All of them are all accomplished in their own right. Ate Ellen is a CPA, very successful at what she does and known for her networking skills and the workshops and programs she spearheads. She is everyone’s favorite Ninang. Edna is a career woman herself and a talented photographer, residing in Canada with her husband, Chris and adorable son, Julian. Onat is a doctor, focusing on emergency medicine and doing medical missions and even rescue missions in far-flung places. But he is also into electronics and can do to machines what he has studied to do to the human body. Liza is the bubbly mistress of Wyn Funeral Services, a businesswoman in her own right and the woman beside the public servant, her husband Rodel. And Nestor is the best husband a woman could ever have, and a protective and loving father to our three kids. He is a businessman, a creative guy who can be counted on to finish any project he embarks on with the highest quality. He is also ultra-supportive of my career and domestic limitations.

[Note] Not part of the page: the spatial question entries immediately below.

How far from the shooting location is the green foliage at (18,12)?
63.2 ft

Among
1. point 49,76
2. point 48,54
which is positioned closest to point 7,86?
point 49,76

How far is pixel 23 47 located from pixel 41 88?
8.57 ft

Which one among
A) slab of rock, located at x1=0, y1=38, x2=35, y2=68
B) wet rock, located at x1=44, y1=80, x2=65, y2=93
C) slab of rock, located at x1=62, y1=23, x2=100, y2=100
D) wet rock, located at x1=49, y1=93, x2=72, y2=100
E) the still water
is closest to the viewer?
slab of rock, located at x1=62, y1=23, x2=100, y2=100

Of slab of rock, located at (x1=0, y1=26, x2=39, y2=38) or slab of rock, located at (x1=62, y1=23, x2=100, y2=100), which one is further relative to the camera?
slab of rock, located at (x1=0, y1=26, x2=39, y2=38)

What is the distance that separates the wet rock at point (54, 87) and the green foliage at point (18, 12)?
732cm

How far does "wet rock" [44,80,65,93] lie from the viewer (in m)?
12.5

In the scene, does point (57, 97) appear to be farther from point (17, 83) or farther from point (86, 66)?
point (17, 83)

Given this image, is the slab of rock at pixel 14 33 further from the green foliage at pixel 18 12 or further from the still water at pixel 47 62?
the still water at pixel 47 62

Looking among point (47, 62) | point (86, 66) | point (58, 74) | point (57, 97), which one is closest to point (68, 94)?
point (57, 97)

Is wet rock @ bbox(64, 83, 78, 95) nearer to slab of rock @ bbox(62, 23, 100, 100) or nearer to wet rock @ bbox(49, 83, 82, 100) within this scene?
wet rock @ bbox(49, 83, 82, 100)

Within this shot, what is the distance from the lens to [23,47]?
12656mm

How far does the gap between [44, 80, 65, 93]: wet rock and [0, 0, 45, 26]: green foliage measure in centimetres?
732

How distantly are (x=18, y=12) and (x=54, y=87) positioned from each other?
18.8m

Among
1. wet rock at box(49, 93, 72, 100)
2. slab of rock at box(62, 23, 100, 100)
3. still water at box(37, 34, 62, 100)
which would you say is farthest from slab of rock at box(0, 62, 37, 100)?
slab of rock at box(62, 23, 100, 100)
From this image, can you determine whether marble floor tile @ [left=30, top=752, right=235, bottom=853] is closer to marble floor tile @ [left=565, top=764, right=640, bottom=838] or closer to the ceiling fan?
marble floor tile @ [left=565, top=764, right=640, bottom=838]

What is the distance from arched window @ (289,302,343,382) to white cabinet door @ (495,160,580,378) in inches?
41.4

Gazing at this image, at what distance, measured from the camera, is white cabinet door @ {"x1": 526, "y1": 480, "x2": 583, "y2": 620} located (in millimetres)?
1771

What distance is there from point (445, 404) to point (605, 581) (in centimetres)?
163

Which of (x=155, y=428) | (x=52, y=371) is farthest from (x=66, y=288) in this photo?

But all the accomplishments, and all the acquired accolades or wealth, are nothing . . . nothing, when you suddenly lose your mother. I’ve known them for twenty years and I never saw them as vulnerable as they are now. But you know what? Nanay would want you to honor her, express your love for her, and show everyone how much you value her—just like you’re all doing now. But afterward? She would be ever the realist. She would want you to have your cry, pick up the pieces and go on living. She would want you to make sure Tatay is well cared for. She would want you to plan out what would happen to her beloved store. She would want you to get together, embrace each other and promise to always be there for each other no matter what—and that also means, no matter what disagreements or petty arguments you may have with each other. Nanay will not stand for her children losing touch with each other. She would want you to continue to be there for each other. She would want you to continue to love and support each other and the grandkids. If there would be any changes, she would want it to be that you grow closer and more united.
It isn’t easy to survive this kind of loss, but we all have to go through this, some earlier than others. Death is a part of life, and all we could do is to live our lives the best that we could so that in the end, we would have little or no regrets.
I believe Nanay died happy. She had all her children and grandkids with her. Her first grandkid just turned eighteen, and her kids are at peace with each other.
From my end, I promise you Nanay, I will try my very best to love and nurture and support your son Nestor and your grandkids Jamie, Kristine and Lucas, for as long as I am able. I will try to make sure they are safe and going through the right path. I will also keep your other kids in my heart, and will treat them as my own flesh-and-blood brother and sisters, and their family, as my family.
I will miss you Nanay. I love you. Farewell, and till we meet again.